Orphelins de Dieu, de Marc Biancarelli
Conseillé en son temps par l’ami Christophe Laurent, je me suis enfin décidé à lire Orphelins de Dieu, étonnant western corse de Marc Biancarelli. Western, oui, qui s’ouvre d’ailleurs sous les auspices de John Ford et de Charles Portis, et qui, à l’image du True Grit de ce dernier, voit un vieil homme engagé par une jeune fille pour exercer une vengeance. La jeune fille, c’est ici Vénérande, orpheline dont le frère, alors qu’il gardait leurs chèvres a été attaqué par des brigands qui lui ont coupé la langue. Le vieil homme, c’est Ange Colomba, appelé aussi l’Infernu, tueur légendaire au seuil de la mort qui se laisse convaincre par ce dernier contrat, moins pour l’argent qui lui est offert que pour se jouer une dernière fois de la mort ou pour partir comme il a vécu plutôt que comme un vieillard indigent.

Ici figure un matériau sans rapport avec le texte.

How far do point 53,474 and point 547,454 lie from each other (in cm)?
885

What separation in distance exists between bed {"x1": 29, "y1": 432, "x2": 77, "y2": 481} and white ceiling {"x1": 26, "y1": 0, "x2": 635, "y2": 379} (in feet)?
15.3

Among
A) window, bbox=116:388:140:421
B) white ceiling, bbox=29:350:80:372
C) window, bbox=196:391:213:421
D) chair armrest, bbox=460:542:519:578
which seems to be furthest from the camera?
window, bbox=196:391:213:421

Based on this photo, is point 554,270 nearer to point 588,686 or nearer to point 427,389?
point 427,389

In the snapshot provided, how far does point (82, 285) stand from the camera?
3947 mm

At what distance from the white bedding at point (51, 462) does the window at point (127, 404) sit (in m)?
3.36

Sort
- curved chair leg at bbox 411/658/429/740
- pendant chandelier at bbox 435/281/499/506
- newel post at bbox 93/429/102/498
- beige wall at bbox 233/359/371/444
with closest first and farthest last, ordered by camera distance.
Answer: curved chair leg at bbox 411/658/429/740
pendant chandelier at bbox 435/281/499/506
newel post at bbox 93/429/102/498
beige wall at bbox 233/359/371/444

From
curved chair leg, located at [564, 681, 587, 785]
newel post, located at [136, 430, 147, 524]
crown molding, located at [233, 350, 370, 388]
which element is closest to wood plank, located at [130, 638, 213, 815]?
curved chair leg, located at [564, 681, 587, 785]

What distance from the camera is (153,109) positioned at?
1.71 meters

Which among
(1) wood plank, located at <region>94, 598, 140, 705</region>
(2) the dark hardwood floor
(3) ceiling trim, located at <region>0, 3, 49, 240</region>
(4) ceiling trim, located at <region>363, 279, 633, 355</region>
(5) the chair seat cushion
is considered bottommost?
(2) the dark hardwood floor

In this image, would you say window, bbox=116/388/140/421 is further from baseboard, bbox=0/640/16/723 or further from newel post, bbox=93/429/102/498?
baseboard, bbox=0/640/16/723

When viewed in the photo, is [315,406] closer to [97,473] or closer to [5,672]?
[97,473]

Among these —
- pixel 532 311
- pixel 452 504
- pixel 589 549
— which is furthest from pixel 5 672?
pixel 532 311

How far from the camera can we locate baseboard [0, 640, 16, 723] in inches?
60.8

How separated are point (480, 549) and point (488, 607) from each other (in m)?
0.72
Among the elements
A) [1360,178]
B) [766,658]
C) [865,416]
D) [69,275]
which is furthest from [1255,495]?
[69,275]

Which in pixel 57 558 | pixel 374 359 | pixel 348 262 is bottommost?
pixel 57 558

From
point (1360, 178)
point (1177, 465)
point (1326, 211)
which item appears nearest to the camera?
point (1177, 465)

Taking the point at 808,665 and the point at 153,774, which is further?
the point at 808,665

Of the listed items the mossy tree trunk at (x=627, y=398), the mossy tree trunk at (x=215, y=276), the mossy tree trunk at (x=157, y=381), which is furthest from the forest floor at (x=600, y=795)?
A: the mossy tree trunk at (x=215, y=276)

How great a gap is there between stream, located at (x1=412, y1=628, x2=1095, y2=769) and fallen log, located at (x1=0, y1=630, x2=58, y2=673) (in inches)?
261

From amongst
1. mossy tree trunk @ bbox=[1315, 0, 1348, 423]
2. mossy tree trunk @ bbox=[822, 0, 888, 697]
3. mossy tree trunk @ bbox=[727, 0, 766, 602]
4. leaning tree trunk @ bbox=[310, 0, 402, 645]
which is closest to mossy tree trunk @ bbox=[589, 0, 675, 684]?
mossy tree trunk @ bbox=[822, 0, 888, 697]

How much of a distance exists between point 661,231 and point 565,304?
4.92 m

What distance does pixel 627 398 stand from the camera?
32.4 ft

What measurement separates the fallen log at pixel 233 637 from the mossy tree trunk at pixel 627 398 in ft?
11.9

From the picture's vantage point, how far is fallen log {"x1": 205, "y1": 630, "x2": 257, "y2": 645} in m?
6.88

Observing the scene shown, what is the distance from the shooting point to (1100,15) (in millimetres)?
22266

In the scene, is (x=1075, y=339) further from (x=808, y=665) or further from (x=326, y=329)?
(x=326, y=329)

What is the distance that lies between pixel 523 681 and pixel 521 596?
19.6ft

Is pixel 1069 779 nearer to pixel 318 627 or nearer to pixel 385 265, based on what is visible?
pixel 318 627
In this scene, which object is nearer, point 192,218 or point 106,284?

On est au milieu du XIXème siècle et Colomba est un des derniers survivants de la bande de Théodore Poli, figure réelle de l’histoire corse dont la geste romancée ici pour les besoins du livre sera la trame de cette histoire. Car Ange Colomba ne va pas seulement se faire exécuteur au service de Vénérande mais aussi lui transmettre sa propre histoire. Comment, tout juste sorti de l’adolescence, il a rejoint la bande de Poli composée des derniers paolistes et poursuivie alors par les gendarmes français. Comment les visées politiques de la bande ont lentement dérivé vers le banditisme et comment il a semé la terreur de la Corse à la Toscane et loué ses services jusqu’en Grèce. Comment les voltigeurs, auxiliaires corses du pouvoir français, ont traqué Poli annonçant le crépuscule de ces brigands.
Marc Biancarelli joue donc ici la partition du western crépusculaire et n’est d’ailleurs pas sans rappeler parfois le Méridien de sang de Cormac McCarthy. Et, comme l’américain, il démythifie aussi beaucoup. Ce n’est certainement pas un hasard si c’est une femme qui demande vengeance et si le tueur s’appelle Colomba, mais on est bien loin de Mérimée, tout comme on est bien loin de la légende dorée des bandits d’honneur.
Non seulement l’Infernu ne va cesser d’amener Vénérande à s’interroger sur l’utilité de sa vengeance mais, de plus, l’épopée de Poli et de sa bande est décrite dans toute sa crudité. L’île tout comme la Toscane n’ont rien d’un paradis. Roc inhospitalier d’un côté, marais paludéens de l’autre, la fuite n’a rien d’un voyage touristique et force à plus de violence encore pour pouvoir s’extraire de cette impasse. Certes, les voltigeurs, les « bleus » sont veules, mais ils ne sont pas le négatif des bandits qu’on leur demande de traquer ; ils n’en sont que des avatars, juste un plus lâches.
« Les guerres d’indépendance, quand c’est chanté par des poètes, ça va, mais quand on les vit en vrai, on n’a pas envie d’en faire des chansons. Mais à la vérité on n’était plus des héros depuis longtemps. On était des salopards. Ouais. Le drapeau on l’a laissé au pays, et après il a fallu survivre, et nous on savait faire que la guerre. Et à la guerre tu tues des gens. En fait, t’apprends pas grand-chose d’autre. Tuer, voler, passer de ville en ville, s’enfuir encore, plus loin, à chaque fois plus loin, et au bout d’un certain temps tu as oublié pourquoi tu fais ça, mais ce qui est sûr c’est que tu sais pas faire autre chose. »
On ajoutera par ailleurs à ce fond riche historiquement et philosophiquement une forme particulièrement aboutie grâce à l’écriture tour à tour sèche puis lyrique de Marc Biancarelli qui confère à Orphelins de Dieu cette fascinante atmosphère de fin du monde, de fin d’un monde, ou peut-être du début d’un autre.
Marc Biancarelli, Orphelins de Dieu, Actes Sud, 2014. Rééd. Babel, 2016. 226 p.